Electronic Thesis/Dissertation


The Retention of College Students with Learning Disabilities Open Access

This study explored the characteristics and retention decisions of students with learning disabilities (LD) at four-year institutions in the United States. This dissertation provided a generalizable picture of these students by employing a nationally representative dataset that was collected by the National Center for Education Statistics (NCES). Descriptive statistics examined the gender, ethnicity, and age of students with LD and those with no disability. Additionally, the institutional departure decisions of these two samples were quantified. Inferential statistics determined if students with LD were significantly different from students with no disability in academic integration and social integration. Finally, a logistic regression determined the predictive ability of these constructs on the departure decisions of students with LD.The three major findings of this dissertation were largely not expected.

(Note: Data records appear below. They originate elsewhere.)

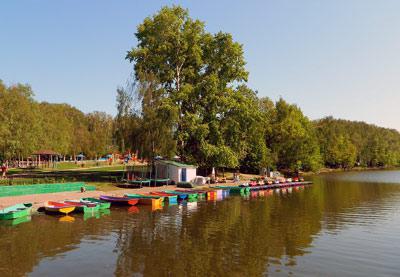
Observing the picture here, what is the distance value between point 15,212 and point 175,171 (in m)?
32.7

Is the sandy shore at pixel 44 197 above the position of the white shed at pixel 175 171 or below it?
below

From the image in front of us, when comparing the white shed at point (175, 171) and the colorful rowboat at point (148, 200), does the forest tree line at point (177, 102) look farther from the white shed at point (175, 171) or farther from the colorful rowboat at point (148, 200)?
the colorful rowboat at point (148, 200)

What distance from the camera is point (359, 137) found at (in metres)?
189

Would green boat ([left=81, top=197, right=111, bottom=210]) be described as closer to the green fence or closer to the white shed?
the green fence

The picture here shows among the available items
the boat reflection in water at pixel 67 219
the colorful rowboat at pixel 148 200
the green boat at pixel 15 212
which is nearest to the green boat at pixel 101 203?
the boat reflection in water at pixel 67 219

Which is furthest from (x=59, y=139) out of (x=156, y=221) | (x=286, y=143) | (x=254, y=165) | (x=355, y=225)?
(x=355, y=225)

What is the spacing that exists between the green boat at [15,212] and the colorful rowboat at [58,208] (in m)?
1.58

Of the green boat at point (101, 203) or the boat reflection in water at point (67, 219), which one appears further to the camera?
the green boat at point (101, 203)

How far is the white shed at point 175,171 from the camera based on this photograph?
6207cm

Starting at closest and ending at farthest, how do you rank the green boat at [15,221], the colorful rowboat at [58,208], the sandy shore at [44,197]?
the green boat at [15,221], the colorful rowboat at [58,208], the sandy shore at [44,197]

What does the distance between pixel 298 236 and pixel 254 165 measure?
7106cm

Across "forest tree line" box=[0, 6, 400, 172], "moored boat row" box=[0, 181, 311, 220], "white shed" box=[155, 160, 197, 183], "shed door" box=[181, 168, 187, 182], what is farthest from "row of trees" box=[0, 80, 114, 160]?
"moored boat row" box=[0, 181, 311, 220]

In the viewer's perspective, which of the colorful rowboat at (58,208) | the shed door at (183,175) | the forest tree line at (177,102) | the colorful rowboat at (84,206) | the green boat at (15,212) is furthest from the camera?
the shed door at (183,175)

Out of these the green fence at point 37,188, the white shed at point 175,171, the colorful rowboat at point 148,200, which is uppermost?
the white shed at point 175,171
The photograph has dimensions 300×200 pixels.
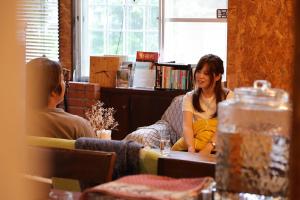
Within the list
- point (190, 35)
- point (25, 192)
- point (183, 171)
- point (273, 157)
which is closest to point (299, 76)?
point (25, 192)

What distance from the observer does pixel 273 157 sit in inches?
54.6

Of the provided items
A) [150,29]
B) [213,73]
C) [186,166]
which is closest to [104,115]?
[150,29]

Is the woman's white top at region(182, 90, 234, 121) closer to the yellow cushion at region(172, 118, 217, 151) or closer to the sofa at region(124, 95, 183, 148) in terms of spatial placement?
the yellow cushion at region(172, 118, 217, 151)

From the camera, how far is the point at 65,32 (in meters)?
6.12

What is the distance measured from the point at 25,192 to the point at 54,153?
1521 mm

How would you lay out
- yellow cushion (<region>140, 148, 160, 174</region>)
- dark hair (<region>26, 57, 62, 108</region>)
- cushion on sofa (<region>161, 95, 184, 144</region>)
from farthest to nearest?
1. cushion on sofa (<region>161, 95, 184, 144</region>)
2. dark hair (<region>26, 57, 62, 108</region>)
3. yellow cushion (<region>140, 148, 160, 174</region>)

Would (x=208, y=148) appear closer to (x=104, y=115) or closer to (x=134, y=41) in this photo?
(x=104, y=115)

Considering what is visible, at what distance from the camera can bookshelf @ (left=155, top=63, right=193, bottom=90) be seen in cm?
539

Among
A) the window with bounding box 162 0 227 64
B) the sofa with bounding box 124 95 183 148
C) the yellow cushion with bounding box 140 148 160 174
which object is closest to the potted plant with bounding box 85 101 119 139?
the sofa with bounding box 124 95 183 148

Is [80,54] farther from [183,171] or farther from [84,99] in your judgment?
[183,171]

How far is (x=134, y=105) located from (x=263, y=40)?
5.59 ft

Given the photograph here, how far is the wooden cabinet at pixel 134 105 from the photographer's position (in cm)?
553

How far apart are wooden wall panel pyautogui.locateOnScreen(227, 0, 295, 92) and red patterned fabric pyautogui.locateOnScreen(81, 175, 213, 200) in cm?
304

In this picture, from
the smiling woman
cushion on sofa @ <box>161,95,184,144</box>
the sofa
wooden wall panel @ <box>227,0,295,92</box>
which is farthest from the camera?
cushion on sofa @ <box>161,95,184,144</box>
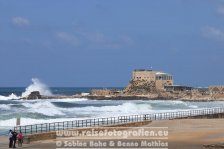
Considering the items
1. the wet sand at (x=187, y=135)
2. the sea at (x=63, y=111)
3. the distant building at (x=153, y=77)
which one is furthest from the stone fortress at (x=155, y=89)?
the wet sand at (x=187, y=135)

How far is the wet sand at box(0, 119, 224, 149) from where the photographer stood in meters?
26.7

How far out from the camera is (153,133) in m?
32.2

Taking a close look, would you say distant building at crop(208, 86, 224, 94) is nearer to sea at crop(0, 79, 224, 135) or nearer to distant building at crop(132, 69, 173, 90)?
distant building at crop(132, 69, 173, 90)

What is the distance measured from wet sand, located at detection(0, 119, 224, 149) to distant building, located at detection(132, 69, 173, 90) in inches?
4078

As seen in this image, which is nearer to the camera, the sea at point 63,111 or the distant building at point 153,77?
Answer: the sea at point 63,111

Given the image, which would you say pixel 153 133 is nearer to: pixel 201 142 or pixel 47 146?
pixel 201 142

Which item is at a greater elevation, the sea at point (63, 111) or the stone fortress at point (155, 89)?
the stone fortress at point (155, 89)

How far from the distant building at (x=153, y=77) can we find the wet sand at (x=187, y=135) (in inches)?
4078

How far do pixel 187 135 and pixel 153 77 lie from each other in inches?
4575

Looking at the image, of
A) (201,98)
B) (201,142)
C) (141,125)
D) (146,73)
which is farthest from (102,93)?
(201,142)

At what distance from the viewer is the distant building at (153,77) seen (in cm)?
14775

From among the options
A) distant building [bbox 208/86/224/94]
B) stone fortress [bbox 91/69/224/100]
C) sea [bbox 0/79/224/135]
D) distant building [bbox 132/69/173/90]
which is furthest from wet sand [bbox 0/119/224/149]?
distant building [bbox 208/86/224/94]

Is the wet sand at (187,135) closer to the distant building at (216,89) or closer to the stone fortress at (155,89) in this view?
the stone fortress at (155,89)

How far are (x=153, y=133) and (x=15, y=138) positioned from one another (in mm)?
9567
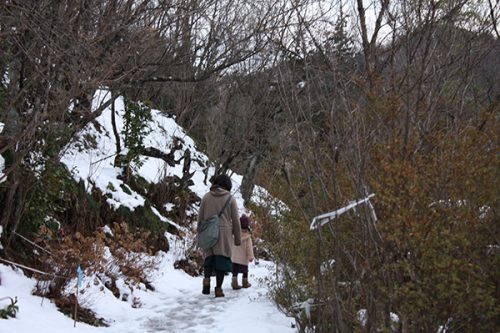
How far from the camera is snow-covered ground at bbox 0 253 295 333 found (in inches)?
215

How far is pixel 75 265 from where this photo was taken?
6305mm

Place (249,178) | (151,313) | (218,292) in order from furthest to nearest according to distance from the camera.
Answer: (249,178)
(218,292)
(151,313)

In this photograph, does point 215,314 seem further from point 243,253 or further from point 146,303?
point 243,253

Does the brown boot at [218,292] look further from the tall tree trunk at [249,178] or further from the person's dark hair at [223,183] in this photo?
the tall tree trunk at [249,178]

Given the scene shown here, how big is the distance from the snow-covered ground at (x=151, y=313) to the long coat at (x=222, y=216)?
0.68 m

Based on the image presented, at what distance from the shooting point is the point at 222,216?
312 inches

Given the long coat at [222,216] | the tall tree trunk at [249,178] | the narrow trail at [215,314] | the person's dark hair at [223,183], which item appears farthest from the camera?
the tall tree trunk at [249,178]

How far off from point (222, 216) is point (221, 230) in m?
0.20

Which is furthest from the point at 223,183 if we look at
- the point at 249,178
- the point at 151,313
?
the point at 249,178

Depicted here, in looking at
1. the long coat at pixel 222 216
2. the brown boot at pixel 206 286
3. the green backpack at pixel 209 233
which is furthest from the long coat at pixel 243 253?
the green backpack at pixel 209 233

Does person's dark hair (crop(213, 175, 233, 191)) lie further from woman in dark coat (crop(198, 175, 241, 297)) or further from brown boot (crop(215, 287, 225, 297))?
brown boot (crop(215, 287, 225, 297))

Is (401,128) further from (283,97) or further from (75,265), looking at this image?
(75,265)

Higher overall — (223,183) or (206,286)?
(223,183)

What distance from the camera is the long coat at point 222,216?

First, ethnicity was found to be not homogeneous across disability status. A greater percentage of students with LD were found to be white (81.10%) compared with students with no disability (67.50%). Students with LD were found to be more than six times less likely to be African-American (1.70%) than students with no disability (10.80%). Second, this dissertation found that students with LD dropped out at low rates. Of those students who enrolled in a four-year institution in 2004 who had LD, 75.20% continued to be enrolled or had attained a degree by 2006, compared with 68.80% of students with no disability. Students with LD were also less likely to leave the system of higher education (no degree, no transfer) than students with no disability, 5.00% and 12.70% respectively. Third, in contrast to what might be predicted based on established literature (Aitken, 1982), students with LD did not show lower social integration despite high academic integration. Students with LD were significantly more academically integrated than students with no disability (t = 2.77, p<.05), but similarly socially integrated (t = 1.34, p>.05). The study's findings revealed suggestions for future research. Additionally, suggestions for practice for high school teachers, senior administrators at four-year institutions, and disability services providers were proposed. The conclusions of this dissertation are generalizable to students with LD at four-year institutions in the United States.